Paragon is the market leader in buy-to-let loans. Its mortgage book, totalling pounds 500m, should grow to more than pounds 1bn within two years. Yesterday, it posted a 32 per cent jump in first-half profits to pounds 14.7m. Customers buying homes to let out borrowed pounds 121.9m during the half year to 31 March, compared to pounds 83m for the same six months last year.
The results underline Paragon's recovery from its previous incarnation as National Home Loans (NHL). Like Mortgage Express and The Mortgage Corporation, NHL wrote huge volumes of business during the late 1980s' housing boom. In 1992, falling house prices and bad debts led to a giant loss of pounds 156m, and National Home Loans closed to business for three years to sort out its arrears.
But in 1995 the renamed group began to recover. It diversified into car finance and specialist lending. Last year it acquired Universal Credit to offer consumer loans.
Paragon's strategy of funding mortgages from the money markets gives it competitive strength in the high street.

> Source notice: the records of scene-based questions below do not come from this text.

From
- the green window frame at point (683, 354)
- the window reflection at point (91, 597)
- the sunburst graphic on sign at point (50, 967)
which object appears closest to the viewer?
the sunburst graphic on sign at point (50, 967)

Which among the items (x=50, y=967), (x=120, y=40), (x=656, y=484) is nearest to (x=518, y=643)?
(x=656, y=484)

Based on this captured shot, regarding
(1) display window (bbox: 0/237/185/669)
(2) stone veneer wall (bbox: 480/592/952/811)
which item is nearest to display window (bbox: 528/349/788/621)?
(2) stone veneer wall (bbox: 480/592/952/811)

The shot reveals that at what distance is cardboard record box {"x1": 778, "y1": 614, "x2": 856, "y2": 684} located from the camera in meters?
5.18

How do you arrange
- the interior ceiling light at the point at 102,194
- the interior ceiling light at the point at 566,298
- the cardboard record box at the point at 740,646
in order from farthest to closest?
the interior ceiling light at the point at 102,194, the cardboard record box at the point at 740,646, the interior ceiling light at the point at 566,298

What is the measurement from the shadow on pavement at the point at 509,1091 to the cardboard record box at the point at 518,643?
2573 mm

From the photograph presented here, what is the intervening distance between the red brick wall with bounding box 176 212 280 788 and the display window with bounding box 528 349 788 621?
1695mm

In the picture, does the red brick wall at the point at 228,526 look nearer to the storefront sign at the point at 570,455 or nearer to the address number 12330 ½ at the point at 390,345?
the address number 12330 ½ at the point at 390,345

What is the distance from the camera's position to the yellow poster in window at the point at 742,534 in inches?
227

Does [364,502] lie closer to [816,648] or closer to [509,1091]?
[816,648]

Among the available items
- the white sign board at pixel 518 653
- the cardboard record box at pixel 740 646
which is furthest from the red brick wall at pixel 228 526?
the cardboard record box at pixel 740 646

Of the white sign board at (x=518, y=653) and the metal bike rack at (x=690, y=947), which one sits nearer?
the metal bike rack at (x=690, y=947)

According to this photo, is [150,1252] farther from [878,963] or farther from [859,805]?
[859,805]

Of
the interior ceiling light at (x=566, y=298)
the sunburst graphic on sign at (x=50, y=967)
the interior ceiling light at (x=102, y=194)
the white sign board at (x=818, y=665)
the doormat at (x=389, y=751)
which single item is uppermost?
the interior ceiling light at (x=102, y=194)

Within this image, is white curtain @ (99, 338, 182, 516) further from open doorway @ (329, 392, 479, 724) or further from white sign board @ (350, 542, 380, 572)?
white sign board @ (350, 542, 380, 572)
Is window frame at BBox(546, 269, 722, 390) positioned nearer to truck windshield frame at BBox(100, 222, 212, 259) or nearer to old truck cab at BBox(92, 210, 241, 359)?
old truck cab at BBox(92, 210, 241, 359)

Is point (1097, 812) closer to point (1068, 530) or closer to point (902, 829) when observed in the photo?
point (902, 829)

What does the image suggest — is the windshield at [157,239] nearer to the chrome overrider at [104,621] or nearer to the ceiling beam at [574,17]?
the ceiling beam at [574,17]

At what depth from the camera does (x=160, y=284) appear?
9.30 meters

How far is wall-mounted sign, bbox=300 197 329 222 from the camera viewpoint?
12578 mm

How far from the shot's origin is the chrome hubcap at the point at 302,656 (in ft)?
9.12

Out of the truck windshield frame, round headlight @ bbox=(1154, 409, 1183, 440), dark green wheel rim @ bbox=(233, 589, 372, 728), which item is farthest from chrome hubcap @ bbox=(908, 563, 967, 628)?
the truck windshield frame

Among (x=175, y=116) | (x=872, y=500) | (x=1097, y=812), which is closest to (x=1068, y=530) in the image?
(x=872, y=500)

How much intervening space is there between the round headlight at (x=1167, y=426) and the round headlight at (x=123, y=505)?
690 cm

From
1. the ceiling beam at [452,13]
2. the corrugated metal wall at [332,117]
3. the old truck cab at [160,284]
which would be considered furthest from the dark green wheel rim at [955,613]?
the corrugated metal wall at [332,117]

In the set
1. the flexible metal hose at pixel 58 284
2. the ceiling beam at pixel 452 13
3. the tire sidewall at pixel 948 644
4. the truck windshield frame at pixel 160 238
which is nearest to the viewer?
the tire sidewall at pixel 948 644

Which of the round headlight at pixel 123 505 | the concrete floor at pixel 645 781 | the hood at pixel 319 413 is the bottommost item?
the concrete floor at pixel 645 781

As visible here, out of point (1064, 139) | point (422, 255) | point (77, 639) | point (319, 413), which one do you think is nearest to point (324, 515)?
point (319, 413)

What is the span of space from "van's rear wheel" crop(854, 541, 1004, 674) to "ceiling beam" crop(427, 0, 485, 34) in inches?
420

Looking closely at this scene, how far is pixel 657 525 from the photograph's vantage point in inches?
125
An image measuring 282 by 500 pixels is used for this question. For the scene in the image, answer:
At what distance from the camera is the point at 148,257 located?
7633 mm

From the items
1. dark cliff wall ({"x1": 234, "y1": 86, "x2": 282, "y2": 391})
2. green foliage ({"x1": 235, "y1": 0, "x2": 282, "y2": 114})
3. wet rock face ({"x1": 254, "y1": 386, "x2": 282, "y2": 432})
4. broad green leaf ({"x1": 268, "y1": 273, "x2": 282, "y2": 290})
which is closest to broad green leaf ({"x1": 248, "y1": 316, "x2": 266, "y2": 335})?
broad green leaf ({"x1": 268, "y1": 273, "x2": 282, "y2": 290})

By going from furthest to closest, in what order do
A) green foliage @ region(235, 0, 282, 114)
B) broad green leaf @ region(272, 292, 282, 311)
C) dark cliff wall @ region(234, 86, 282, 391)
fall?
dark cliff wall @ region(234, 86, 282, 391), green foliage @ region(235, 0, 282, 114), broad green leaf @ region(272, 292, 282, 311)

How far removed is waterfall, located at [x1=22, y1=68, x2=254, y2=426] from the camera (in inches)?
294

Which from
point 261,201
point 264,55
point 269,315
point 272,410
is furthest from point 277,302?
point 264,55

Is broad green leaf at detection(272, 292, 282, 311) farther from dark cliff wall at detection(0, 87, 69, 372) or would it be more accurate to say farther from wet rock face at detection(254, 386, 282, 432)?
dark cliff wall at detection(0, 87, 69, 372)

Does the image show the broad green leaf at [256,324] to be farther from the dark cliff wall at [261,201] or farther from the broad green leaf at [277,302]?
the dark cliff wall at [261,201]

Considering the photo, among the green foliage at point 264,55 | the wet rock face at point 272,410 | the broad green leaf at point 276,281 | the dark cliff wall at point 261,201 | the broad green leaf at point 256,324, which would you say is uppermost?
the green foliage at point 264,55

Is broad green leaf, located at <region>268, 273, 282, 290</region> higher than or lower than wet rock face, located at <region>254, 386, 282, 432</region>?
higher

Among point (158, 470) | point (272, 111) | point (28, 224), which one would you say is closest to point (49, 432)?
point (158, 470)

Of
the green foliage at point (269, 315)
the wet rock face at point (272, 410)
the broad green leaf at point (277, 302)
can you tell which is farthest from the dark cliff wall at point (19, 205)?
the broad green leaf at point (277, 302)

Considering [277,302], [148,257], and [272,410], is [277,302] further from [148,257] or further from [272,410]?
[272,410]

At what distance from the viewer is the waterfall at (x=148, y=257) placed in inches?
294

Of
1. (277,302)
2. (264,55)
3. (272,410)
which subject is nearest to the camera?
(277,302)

Its rivals fund loans from deposits and face stiff competition on deposit rates from new savings banks such as Egg. Their scope for cutting mortgage rates is limited by the expense of raising funds on the retail market. Paragon, on the other hand, can undercut the centralised lenders and lift its share of the market.
The market has not yet woken up to the scale of Paragon's advantage although the shares added 5.5p to 227p yesterday. On a forecast of 19.3p in full- year earnings per share, its prospective multiple of 12 is too low compared to 16 at the mortgage banks, or 20-plus at rival credit companies. That discount, combined with talk of a fresh housing boom, makes the shares a buy.